Since the war began in October of last year, the United States has fired at least 14,000 2,000-pound MK-84 bombs, 6,500 500-pound bombs, 3,000 Hellfire precision-guided air-to-ground missiles and 1,000 missiles, according to officials who were not authorized to speak publicly. Bunker buster bombs, 2,600 airborne small-diameter bombs and other weapons were transferred.
Although officials did not disclose a timeline for the shipments, the totals suggest that there has been no significant decline in U.S. military support to allies despite international calls to limit arms supplies and the administration’s recent decision to halt shipments of powerful weapons. bomb.
Experts said the contents of the shipment appeared to match those needed to replenish supplies used in Israel’s eight-month-long military campaign in the Gaza Strip following an October 7 attack by Palestinian Hamas militants that killed 1,200 people and captured 250 hostages, according to Israeli figures.
“While these numbers can be exhausted relatively quickly in a major conflict, this list clearly demonstrates that the United States is providing a significant level of support to its Israeli allies.” “The weapons listed are the kind that Israel could use in its fight against Hamas or in a potential conflict with Hezbollah,” said Tom Karako, a weapons expert at the Center for Strategic and International Studies.
The previously unreported delivery figures provide the most up-to-date and comprehensive tally of munitions delivered to Israel since the start of the Gaza war.
Israel and Iran-backed Hezbollah have been exchanging fire since the outbreak of the Gaza war, raising concerns that an all-out war could break out between the two sides.
The White House declined to comment. The Israeli Embassy in Washington did not immediately respond to a request for comment.
One U.S. official said the shipment was part of a larger list of weapons sent to Israel since the Gaza conflict began. A senior Biden administration official told reporters Wednesday that Washington has sent $6.5 billion worth of security assistance to Israel since Oct. 7.
Israeli Prime Minister Benjamin Netanyahu has claimed in recent weeks that Washington is withholding weapons, a claim repeatedly denied by U.S. officials, even as they acknowledge some “bottlenecks.”

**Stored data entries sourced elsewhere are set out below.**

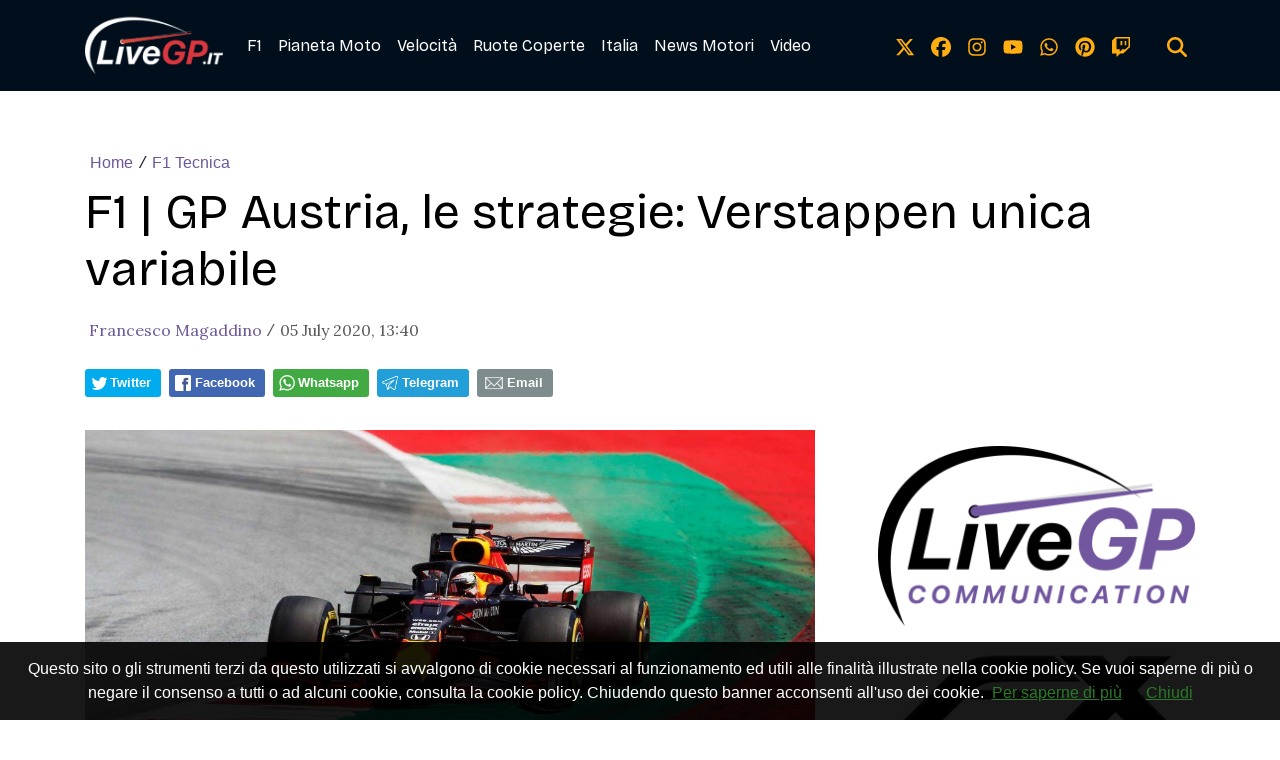

--- FILE ---
content_type: text/css; charset: UTF-8;charset=UTF-8
request_url: https://www.livegp.it/css/widgets.css
body_size: 1034
content:
/* WIDGETS */

.slywdg-box a {
	/*display: block;*/
}
.slywdg-box img {
	max-width: 100%;
	height: auto !important;
}
.slywdg-box > div,
.slywdg-box > ul {
	margin-bottom: 30px;
	padding: 0;
}
.slywdg-box > ul.ul_photo_gallery_grid {
	padding: 0;
}
.slywdg-box.slywdg-customhtml > div {
	padding-left: 0;
	padding-right: 0;
}
.slywdg-box .left_color {
	display: none;
}
.slywdg-box:last-child {
	margin-bottom: 0px;
}

.slywdg-box:first-child .slywdg-title {
	margin-top: 0;
}

.slywdg-title {
	font-family: var(--primary-font);
	font-style: normal;
	font-weight: 900;
	letter-spacing: normal;
	line-height: normal;
	text-transform: none;
	font-size: 1.1em;
	border-bottom: ;
	border-color: #9C9DA0;
	margin-bottom: 16px;
	padding: 8px 0;
	text-align: left;
	border-top: 3px solid #E40E31;
}
.slywdg-title a {
	color: inherit;
}
.slywdg-title:first-child {
	margin-top: 30px;
}

	/* News */

.slywdg-ul-latest-news {
	list-style-type: none;
	margin: 0;
	padding: 0;
}

.slywdg-ul-latest-news li {
	border-bottom: 1px solid #e5e5e5;
	margin-bottom: 10px;
	padding-bottom: 5px;
}

.slywdg-ul-latest-news .news-date,
.slywdg-ul-latest-news .news-body-preview,
.slywdg-div-latest-news .news-body-preview {
	font-size: 14px;
	color: #999;
	display: block;
	line-height: 1.2;
	font-family: 'Lora', sans-serif;
}

.slywdg-div-latest-news .media-body {
	padding-left: 10px;
}

.slywdg-ul-latest-news li h3,
.slywdg-div-latest-news h4,
.slywdg-div-latest-news .media-heading a {
	color: #000000;
	font-size: 18px;
	font-weight: 500;
	line-height: 1.2;
	padding: 0;
}

.slywdg-div-latest-news .media-heading {
	padding: 0;
	line-height: 0;
}
.slywdg-div-latest-news .media-heading a {
	font-family: var(--primary-font);
}

.slywdg-ul-latest-news li h3 a,
.slywdg-div-latest-news h4 a {
	color: #333;
}

.slywdg-ul-latest-news li h3 a:hover,
.slywdg-div-latest-news h4 a:hover {
	color: #b00c0c;
}

.slywdg-div-latest-news-img {
	background-position: center top;
	background-repeat: no-repeat;
	background-size: cover;
	display: block;
	width: 60px;
	height: 60px;
}

	/* Photos */
.slywdg-div-latest-photos .thumbnail,
.slywdg-div-latest-videos .thumbnail {
	padding: 0;
	border: 0;
	border-radius: 0;
	-moz-border-radius: 0;
	-webkit-border-radius: 0;
	-o-border-radius: 0;
	height: 73px;
	background-size: cover !important;
	margin-bottom:10px !important;
}
.slywdg-div-latest-photos .col,
.slywdg-div-latest-videos .col {
	padding: 0 5px 0px 5px;
}
.side_photo.slywdg-box ul, .side_video.slywdg-box ul {
list-style: none;
overflow: hidden; }
.side_photo.slywdg-box ul li, .side_video.slywdg-box ul li {
	float: left; }
	.side_photo.slywdg-box ul li a, .side_video.slywdg-box ul li a {
	display: block;
	overflow: hidden; }

.side_video img {
position: relative;
max-width: 1000%; }

.slywdg-div-latest-photos .thumbnail, .slywdg-div-latest-videos .thumbnail {
padding: 0;
border: 0;
border-radius: 0;
-moz-border-radius: 0;
-webkit-border-radius: 0;
-o-border-radius: 0;
height: 73px;
background-size: cover !important;
margin-bottom: 10px !important; }

.slywdg-div-latest-photos .col, .slywdg-div-latest-videos .col {
padding: 0 5px 0px 5px; }

	/* Events */
.slywdg-div-event.match {
	text-align: center;
	margin: 0;
}
.slywdg-event-pmwl .match-location,
.slywdg-event-nmwl .match-location {
	text-align: center;
	font-size: 14px;
	color: #6c757d;
}

.slywdg-event-pmwl .match-date,
.slywdg-event-nmwl .match-date {
	line-height: 1;
	background: #fff;
	text-align: center;
	padding-bottom: 10px;
	font-size: 12px;
	margin-top: -15px;
}
.slywdg-event-pmwl .match-date {
	margin-top: 0;
}

.slywdg-div-event.match .team-logo {
	height: 70px;
}
.slywdg-div-event.match .team-logo img {
	max-width: 100%;
	max-height: 100%;
	padding: 0;
	margin: 20px auto 0 auto;
}

.slywdg-div-event.match .vs {
	font-size: 1.0em;
	margin: 20px 0;
	line-height: 70px;
}

.slywdg-div-event.match .team-name {
	color: #333;
	font-weight: 400;
	font-size: 1.1em;
	width: 100%;
	padding: 0 0;
	margin: 15px 0;
	white-space: nowrap;
	overflow: hidden;
	text-overflow: ellipsis;
}

.slywdg-div-event.match .team-score {
	margin:15px 0 0 0;
	font-size: 18px;
}

.slywdg-div-event.standings {
	overflow: auto;
	height: 247px;
	padding: 10px 20px 0;
}

.slywdg-div-event.fixtures {
	padding: 10px 20px 0;
}
.slywdg-div-event.fixtures .matchday-number {
/*	color: #a52926; */
	background-color: #f0f0f0;
/*	color: #0965a8; */
	line-height: 35px;
	padding: 0 10px;
	margin: 0 0 5px 0;
	text-align: left;
}
.slywdg-div-event.fixtures .home,
.slywdg-div-event.fixtures .visitors,
.slywdg-div-event.fixtures .score {
	text-align: center;
}

.slywdg-newsletter .newsletter-body {
	background: #f5f5f5;
	overflow: hidden;
}
.slywdg-newsletter input[type="text"] {
	border: none;
	color: #626465;
	font: 12px/20px "Noto Sans";
	height: 30px;
	width: 64%;
	float: left;
	padding: 5px 10px;
}
.slywdg-newsletter input[type="submit"] {
	-webkit-appearance: none;
	-moz-appearance: none;
	appearance: none;
	color: #fff;
	background-color: #fd3a13;
	-webkit-border-radius: 2px;
	border-radius: 2px;
	cursor: pointer;
	font: 500 11px/20px "Poppins";
	border: none;
	display: block;
	padding: 6px 10px 4px;
	min-width: 88px;
	text-align: center;
	text-transform: uppercase;
	float: right;
}

.slywdg-box .sidesponsors_wrapper ul {
	list-style: none;
	padding: 0;
	margin: 0;
}
.slywdg-box .sidesponsors_wrapper ul li:first-child {
	margin-top: 0px;
}
.slywdg-box .sidesponsors_wrapper ul li {
	margin-top: 15px;
}
.slywdg-box .sidesponsors_wrapper ul li a {
	display: block;
	width: 100%;
}
.slywdg-box .sidesponsors_wrapper ul li a img {
	width: 100%;
}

The Biden administration has halted one shipment of a 2,000-pound bomb, citing concerns about its possible impact on populated areas of the Gaza Strip, but U.S. officials insist all other weapons shipments should continue as normal. A single 2,000-pound bomb can penetrate thick concrete and metal and create a large blast radius.
Reuters reported Thursday that the United States was discussing with Israel a shipment of large bombs that was halted in May over concerns about military operations in Rafah.

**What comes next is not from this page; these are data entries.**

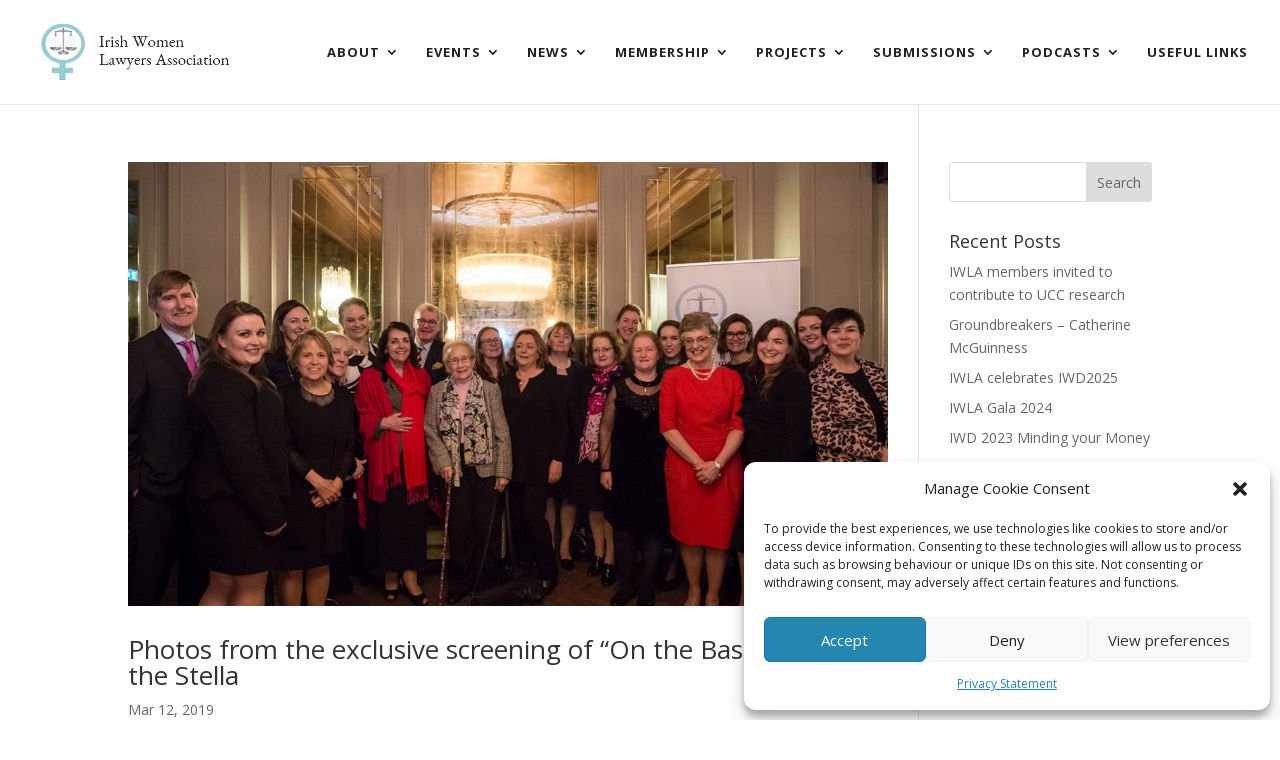

--- FILE ---
content_type: text/css
request_url: https://iwla.ie/wp-content/et-cache/30996/et-core-unified-cpt-deferred-30996.min.css?ver=1767817029
body_size: -310
content:
.et-db #et-boc .et-l .et_pb_text_0_tb_footer.et_pb_text{color:rgba(255,255,255,0.66)!important}.et-db #et-boc .et-l .et_pb_text_1_tb_footer.et_pb_text{color:#FFFFFF!important}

According to the Gaza Health Ministry, international monitoring of Israel’s military operations in the Gaza Strip has intensified. The Palestinian death toll from the war exceeded 37,000, leaving coastal areas in ruins.
Washington provides $3.8 billion in annual military aid to its longtime ally. Biden warned that he would place conditions on military aid if Israel failed to protect civilians and allow more humanitarian aid to Gaza, but he did not do so other than delaying the May shipments.

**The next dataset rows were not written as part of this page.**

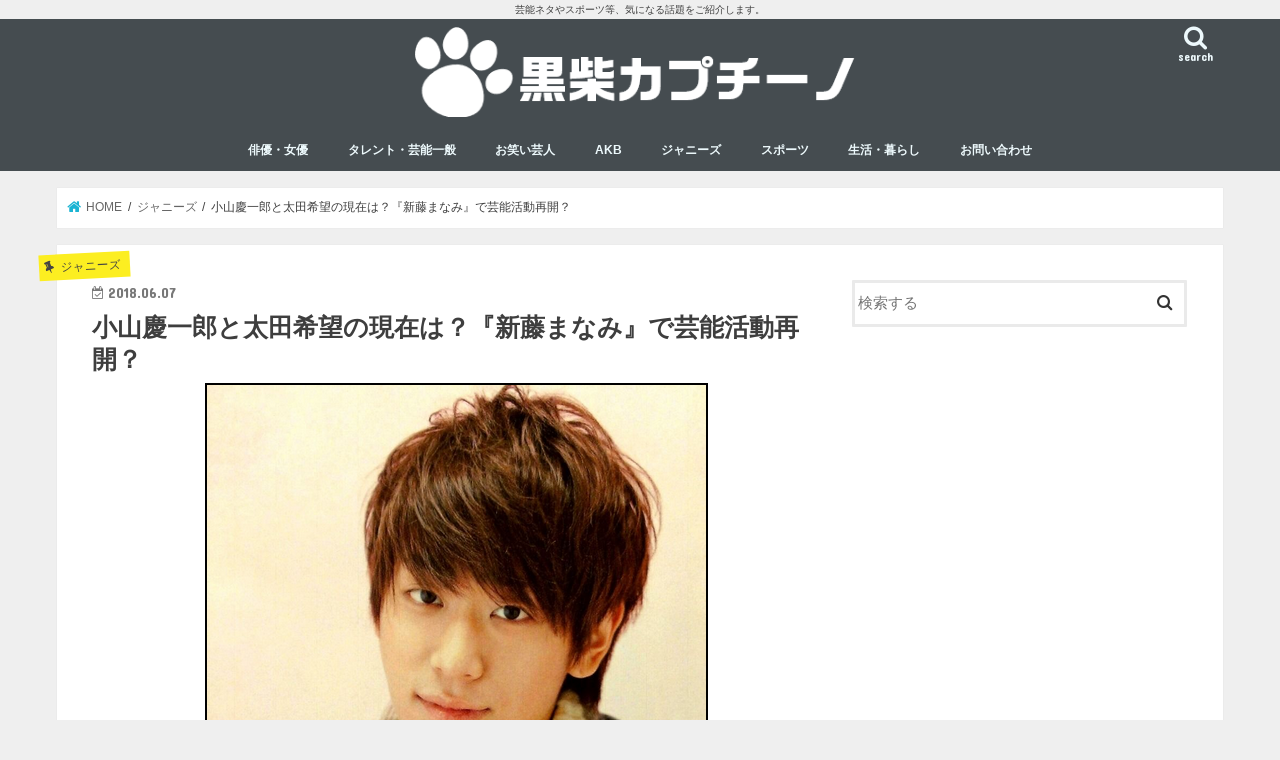

--- FILE ---
content_type: text/html; charset=utf-8
request_url: https://www.google.com/recaptcha/api2/aframe
body_size: 266
content:
<!DOCTYPE HTML><html><head><meta http-equiv="content-type" content="text/html; charset=UTF-8"></head><body><script nonce="Ml_xQh60KclIpoiplxp4YA">/** Anti-fraud and anti-abuse applications only. See google.com/recaptcha */ try{var clients={'sodar':'https://pagead2.googlesyndication.com/pagead/sodar?'};window.addEventListener("message",function(a){try{if(a.source===window.parent){var b=JSON.parse(a.data);var c=clients[b['id']];if(c){var d=document.createElement('img');d.src=c+b['params']+'&rc='+(localStorage.getItem("rc::a")?sessionStorage.getItem("rc::b"):"");window.document.body.appendChild(d);sessionStorage.setItem("rc::e",parseInt(sessionStorage.getItem("rc::e")||0)+1);localStorage.setItem("rc::h",'1769389753143');}}}catch(b){}});window.parent.postMessage("_grecaptcha_ready", "*");}catch(b){}</script></body></html>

Biden’s support for Israel in its war against Hamas has become a political liability, especially among young Democrats as he seeks reelection this year. It sparked a wave of “no-will” protest votes in the primaries and led to pro-Palestinian demonstrations on American college campuses.
While the United States has provided detailed accounts and quantities of military assistance it has sent to Ukraine to combat Russia’s full-scale aggression, the administration has provided few details on the full scale of American weapons and munitions sent to Israel.
Additionally, some of the weapons were shipped as part of arms sales authorized by Congress years ago but are only now beginning to be implemented, making shipments difficult to track.
One U.S. official said the Department of Defense has sufficient quantities of the weapons in its own inventory and has been consulting with U.S. industrial partners that produce the weapons, including Boeing (NYSE:) and General Dynamics (NYSE:), to see if those companies can ramp up production. He said he is working to increase it.
(This story has been corrected to correct a reference to $6.5 billion in U.S. “security assistance” to Israel instead of “weapons” in paragraph 9.)